Primera idea, en consecuencia: Una alta productividad está vinculada a una producción integrada y vinculada, entre lo agropecuario o minero y lo industrial; entre las grandes y las pequeñas industrias. La integración y la vinculación implican interdependencia, que una terminal automotriz dependa de sus proveedores locales y viceversa; que una aceitera dependa de los contratos de provisión con chacareros y viceversa.

En todo el mundo periférico esa interdependencia casi no existe. La hegemonía de las filiales de corporaciones trasnacionales en casi toda la producción industrial o en el comercio exterior de producción agropecuaria con nula o baja industrialización previa, establece fuertes asimetrías en la relación. Quien ensambla un auto no tiene mayor interés en tener proveedores nacionales cuando puede importar de asociados externos tradicionales. Quien exporta soja o harina de soja no tiene necesidad de esforzarse en tener relaciones armoniosas con los productores, cuando es el único canal de venta. De tal modo, se producen así dos fenómenos masivos que afectan seriamente la productividad:

a) Quedan fuera del país los segmentos de mayor valor agregado. Toda la I&D industrial, los componentes sofisticados de autos o electrónicos, etcétera.

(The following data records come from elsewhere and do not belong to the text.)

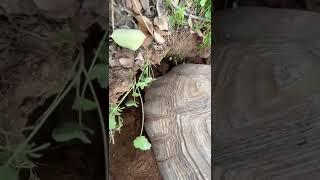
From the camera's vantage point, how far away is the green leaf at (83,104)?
1.05 ft

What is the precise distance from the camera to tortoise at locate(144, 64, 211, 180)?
1.86 feet

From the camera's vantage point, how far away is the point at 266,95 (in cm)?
30

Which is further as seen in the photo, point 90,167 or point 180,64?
point 180,64

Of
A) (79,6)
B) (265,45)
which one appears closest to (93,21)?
(79,6)

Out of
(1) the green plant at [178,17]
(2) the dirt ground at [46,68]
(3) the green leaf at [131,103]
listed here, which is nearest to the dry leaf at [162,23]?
(1) the green plant at [178,17]

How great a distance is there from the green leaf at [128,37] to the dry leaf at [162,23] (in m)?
0.03

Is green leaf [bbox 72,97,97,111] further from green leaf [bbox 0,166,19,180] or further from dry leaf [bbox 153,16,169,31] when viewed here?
dry leaf [bbox 153,16,169,31]

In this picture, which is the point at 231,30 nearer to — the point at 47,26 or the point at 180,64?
the point at 47,26

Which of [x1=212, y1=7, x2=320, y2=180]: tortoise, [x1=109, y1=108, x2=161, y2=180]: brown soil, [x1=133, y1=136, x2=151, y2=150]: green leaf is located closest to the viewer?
[x1=212, y1=7, x2=320, y2=180]: tortoise

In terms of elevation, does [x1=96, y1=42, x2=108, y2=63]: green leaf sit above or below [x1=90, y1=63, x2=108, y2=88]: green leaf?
above

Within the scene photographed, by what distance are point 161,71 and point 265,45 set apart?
41 cm

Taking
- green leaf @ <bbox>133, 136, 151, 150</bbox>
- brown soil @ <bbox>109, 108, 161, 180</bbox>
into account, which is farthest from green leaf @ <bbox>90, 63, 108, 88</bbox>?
green leaf @ <bbox>133, 136, 151, 150</bbox>

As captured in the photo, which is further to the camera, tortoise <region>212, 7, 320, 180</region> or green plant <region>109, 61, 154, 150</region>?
green plant <region>109, 61, 154, 150</region>

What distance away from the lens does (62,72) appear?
32cm
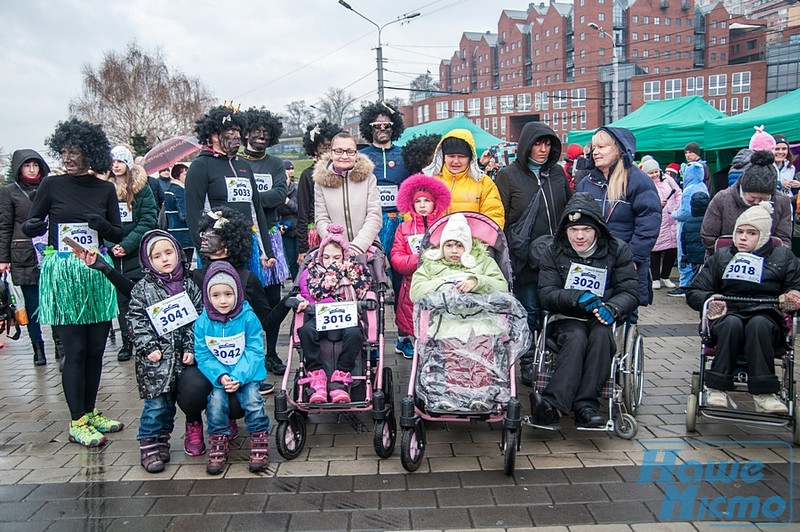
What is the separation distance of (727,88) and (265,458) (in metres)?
58.2

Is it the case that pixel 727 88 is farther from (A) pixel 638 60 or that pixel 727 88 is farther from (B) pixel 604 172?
(B) pixel 604 172

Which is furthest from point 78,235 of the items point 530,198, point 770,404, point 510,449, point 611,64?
point 611,64

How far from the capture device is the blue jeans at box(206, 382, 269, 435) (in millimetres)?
3666

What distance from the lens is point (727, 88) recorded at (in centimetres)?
5166

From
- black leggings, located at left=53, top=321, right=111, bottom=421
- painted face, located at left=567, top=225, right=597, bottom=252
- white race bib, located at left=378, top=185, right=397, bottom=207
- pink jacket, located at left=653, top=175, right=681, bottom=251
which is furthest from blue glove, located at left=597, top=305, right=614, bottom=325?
pink jacket, located at left=653, top=175, right=681, bottom=251

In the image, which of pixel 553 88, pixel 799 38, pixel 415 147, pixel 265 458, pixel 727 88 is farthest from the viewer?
pixel 553 88

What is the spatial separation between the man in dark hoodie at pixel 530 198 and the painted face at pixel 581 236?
683 mm

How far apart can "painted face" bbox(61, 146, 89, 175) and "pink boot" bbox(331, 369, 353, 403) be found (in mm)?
2180

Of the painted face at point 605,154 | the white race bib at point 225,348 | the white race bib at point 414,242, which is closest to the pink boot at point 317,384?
the white race bib at point 225,348

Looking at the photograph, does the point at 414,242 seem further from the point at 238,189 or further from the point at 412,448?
the point at 412,448

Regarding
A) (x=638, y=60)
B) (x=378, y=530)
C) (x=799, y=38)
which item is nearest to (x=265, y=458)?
(x=378, y=530)

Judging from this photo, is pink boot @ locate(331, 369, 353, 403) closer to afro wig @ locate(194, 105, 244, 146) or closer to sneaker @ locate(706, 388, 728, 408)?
afro wig @ locate(194, 105, 244, 146)

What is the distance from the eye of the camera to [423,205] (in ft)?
15.8

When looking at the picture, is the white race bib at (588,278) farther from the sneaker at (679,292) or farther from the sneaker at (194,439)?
the sneaker at (679,292)
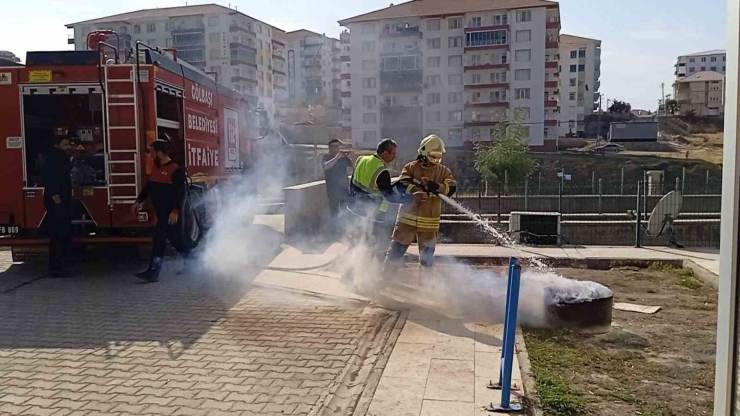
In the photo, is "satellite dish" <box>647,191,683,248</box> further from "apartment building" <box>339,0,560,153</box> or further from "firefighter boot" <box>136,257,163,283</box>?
"apartment building" <box>339,0,560,153</box>

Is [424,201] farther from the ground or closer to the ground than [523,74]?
closer to the ground

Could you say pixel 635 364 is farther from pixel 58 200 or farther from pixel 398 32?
pixel 398 32

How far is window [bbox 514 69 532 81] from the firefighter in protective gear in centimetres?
5622

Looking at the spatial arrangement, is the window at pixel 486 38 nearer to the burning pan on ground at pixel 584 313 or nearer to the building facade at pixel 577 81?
the building facade at pixel 577 81

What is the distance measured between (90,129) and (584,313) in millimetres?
7533

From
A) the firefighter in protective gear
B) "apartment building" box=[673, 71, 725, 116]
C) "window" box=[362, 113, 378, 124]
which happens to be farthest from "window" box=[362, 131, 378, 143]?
the firefighter in protective gear

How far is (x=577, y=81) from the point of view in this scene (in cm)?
8606

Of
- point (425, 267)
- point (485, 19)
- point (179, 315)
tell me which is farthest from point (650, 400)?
point (485, 19)

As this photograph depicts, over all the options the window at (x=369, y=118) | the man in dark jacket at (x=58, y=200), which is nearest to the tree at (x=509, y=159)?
the man in dark jacket at (x=58, y=200)

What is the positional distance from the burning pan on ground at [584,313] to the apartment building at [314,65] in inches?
2602

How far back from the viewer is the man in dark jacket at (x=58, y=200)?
7.94 meters

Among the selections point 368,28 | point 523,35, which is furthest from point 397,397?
point 523,35

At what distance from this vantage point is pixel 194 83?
1012cm

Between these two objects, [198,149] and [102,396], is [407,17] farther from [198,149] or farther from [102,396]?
[102,396]
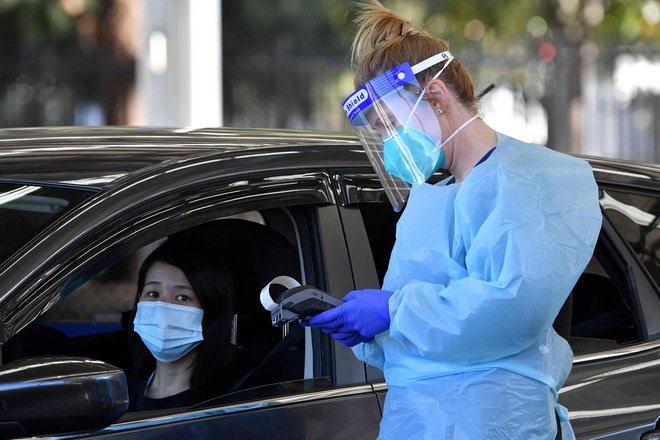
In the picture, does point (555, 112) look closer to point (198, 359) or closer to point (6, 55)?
point (6, 55)

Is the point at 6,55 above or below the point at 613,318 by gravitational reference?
above

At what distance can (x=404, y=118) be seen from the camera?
2.52 metres

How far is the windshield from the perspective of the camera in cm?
250

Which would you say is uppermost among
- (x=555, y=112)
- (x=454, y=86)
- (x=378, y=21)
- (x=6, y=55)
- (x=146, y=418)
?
(x=6, y=55)

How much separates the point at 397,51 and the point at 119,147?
741mm

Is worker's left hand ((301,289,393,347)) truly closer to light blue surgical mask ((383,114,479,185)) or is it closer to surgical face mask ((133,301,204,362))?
light blue surgical mask ((383,114,479,185))

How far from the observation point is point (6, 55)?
659 inches

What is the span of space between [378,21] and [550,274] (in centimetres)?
74

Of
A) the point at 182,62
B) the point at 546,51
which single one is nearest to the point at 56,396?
the point at 182,62

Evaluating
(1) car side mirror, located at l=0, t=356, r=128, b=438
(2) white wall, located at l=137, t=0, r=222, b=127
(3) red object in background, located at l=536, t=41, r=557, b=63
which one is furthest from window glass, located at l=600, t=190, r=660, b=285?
(3) red object in background, located at l=536, t=41, r=557, b=63

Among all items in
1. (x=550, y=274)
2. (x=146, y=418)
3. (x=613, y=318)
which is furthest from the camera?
(x=613, y=318)

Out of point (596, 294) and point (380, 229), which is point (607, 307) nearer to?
point (596, 294)

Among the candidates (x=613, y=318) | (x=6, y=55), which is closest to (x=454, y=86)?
(x=613, y=318)

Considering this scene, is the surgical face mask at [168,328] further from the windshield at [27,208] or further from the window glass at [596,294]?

b) Se reduce enormemente el incentivo para aumentar la eficiencia en las empresas pequeñas y en los trabajadores, si se percibe que el poder hegemónico en la cadena de valor es capaz de apropiarse de los beneficios que la mayor productividad genere. Como alternativa, se busca el beneficio en algún espacio que permita reducir la competencia, reproduciendo a escala pequeña la relación de extracción de renta que llevan adelante las corporaciones en otra escala.

Algunos números ayudan a dar forma al concepto. Entre 2001 y 2011 la productividad media aumentó un 10 por ciento. Sin embargo, el salario real medio en 2011 aún era menor que en 2001. Quiere decir que los empresarios no sólo no distribuyeron el beneficio de la mayor productividad sino que –vía la devaluación de 2002 y la inflación reciente– se apropiaron de parte de los ingresos de los trabajadores.

Si la mayor productividad aumenta sólo la renta de algunos, ¿por qué esforzarse en conseguirla?

Un país –en rigor toda una región– que se estructuró en cadenas desequilibradas, primero con el dominio exclusivo de los dueños de la tierra, al cual se le sumó luego y lo remplazó en buena medida el dominio de las filiales de multinacionales, debería tener menor productividad global que los países centrales.

Es así. Argentina no es diferente de Méjico, por ejemplo. Ambos países tienen casi igual productividad media pero a su vez ésta es el 28/30% del valor de Estados Unidos, Australia, Italia, Francia o Alemania, países que tienen diferencias entre sí que no superan el 10%. Repito: la productividad media del mundo central es más de 3 veces la de países líderes de América Latina. Y la tendencia sigue. Corea del Sur tiene el mayor aumento de productividad, con más del 2% anual. Los países mencionados están entre 1.3 y 1.5%. Argentina en 0.8/0.9% anual.

Hay varios efectos negativos a destacar por esa diferencia. El principal es que en una economía globalizada, ninguna multinacional tenderá a pagar aquí salarios mayores al 30% de lo que paga en el mundo central y esa política fija automáticamente un techo para los salarios reales de toda la economía. La dependencia se muerde así la cola. Es causa y efecto de los bajos salarios, en un tránsito circular lamentable.

En definitiva el camino hacia una mayor justicia distributiva tiene dos senderos.

a) Discutir hoy cual es la distribución equitativa de la riqueza generada.

b) Establecer una política nacional masiva de aumento de la productividad y controlar con rigor la distribución de sus resultados. En un documento futuro se analizará a su vez cómo compatibilizar esa política con el intento de incluir a todos en el trabajo.

Todo lo anterior no es fruto de una mente afiebrada. Corea del Sur y Taiwan, por caso, salieron del fondo de la economía a través de crear sendos consejos nacionales de la productividad y el salario, que se ocuparon que durante 40 años – leyó bien: 40 años – el salario real media aumentara todo el tiempo, en una proporción casi idéntica al aumento de la productividad media.